4. The MPC approach. MPC 2.03(1) combines but for causation and "other" considerations.
Conduct is the cause of a result when: (a) it is an antecedent but for which the result in question would not have occurred; and (b) the relationship between the conduct and result satisfies any additional causal requirements imposed by the Code or by the law defining the offense.
Think of subsection (a) as weeding out clearly irrelevant concerns. This means that sports fans' beliefs that, say, "the Giants started playing better when you went to the bedroom" is not, actually, a cause. Section (b) is, essentially, about issues of proximate causation and breaking the chain of causation.
5. Breaking the chain of causation. Once the first domino of but for causation has been tipped, and it is proximate enough to put us in the ballpark of criminal liability, look for breaks in the chain of causation.
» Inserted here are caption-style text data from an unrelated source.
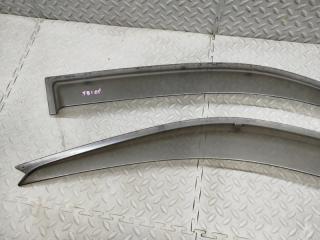 Ветровики комплект HONDA LIFE JB1 4 ракурс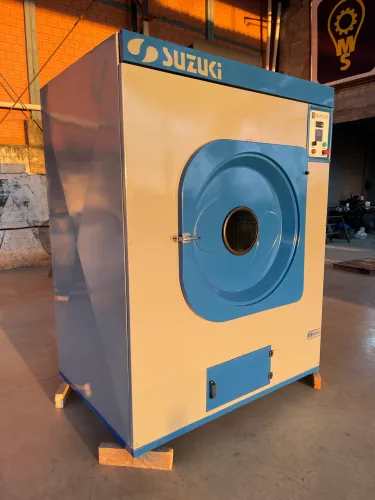 Secador industrial 50 Kg de roupas Suzuki PROMOÇÃO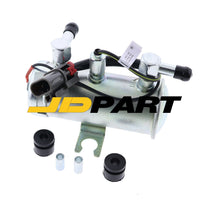 24V Electric Fuel Pump 4645227 For John Deere 220DW 245GLC 190DW 230GW 870GLC
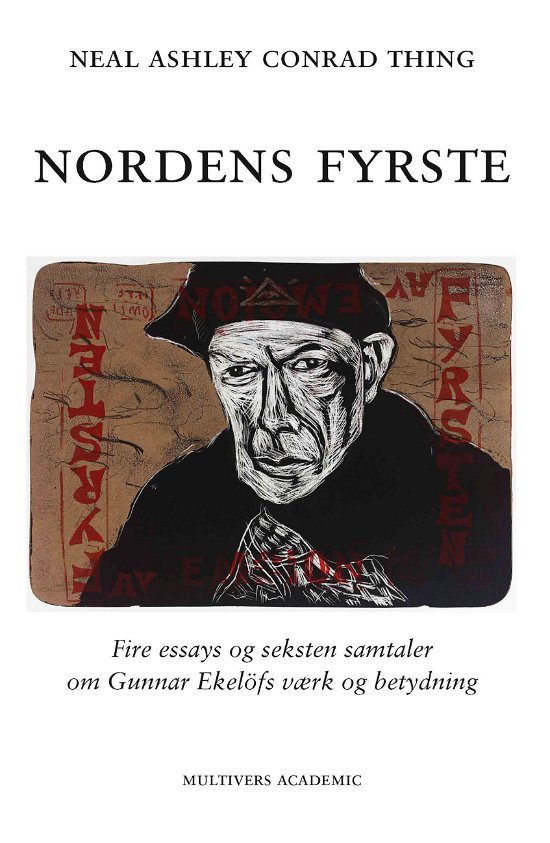 Nordens fyrste -  - Bøger - Multivers - 9788779170587 - 30. september 2011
That can be something like the "buck passing" test in note 2, but, specifically, look for unusual, superseding causes.
6. Hypo: D assaults V, who suffers a life-threatening injury. The ambulance taking V to the hospital gets stuck in traffic, which is common for the time of day and location, and V dies before reaching the hospital. A car traveling at the speed limit can make the journey (with no traffic) in 20 minutes; V's trip took 40 minutes. The coroner later determines that if V had arrived ten minutes earlier, V would not have died.
Is D the but for cause of V's death?
Is D the (proximate, legal) cause of V's death (ask yourself: has the chain been broken, per the guidance in notes 2, 3, and 5)?
7. Hypo: D assaults V, who just has some bumps and bruises. D does _not_ inflict any life-threatening injuries. The ambulance takes V to the hospital. As the ambulance is on the offramp leading to the hospital, there is an earthquake, the offramp collapses, and everyone in the ambulance dies.
Is D the but for cause of V's death?
Is D the (proximate, legal) cause of V's death (ask yourself: has the chain been broken, per the guidance in notes 2, 3, and 5)?
(Note: irrespective of your analysis, D would still be chargeable with assault.)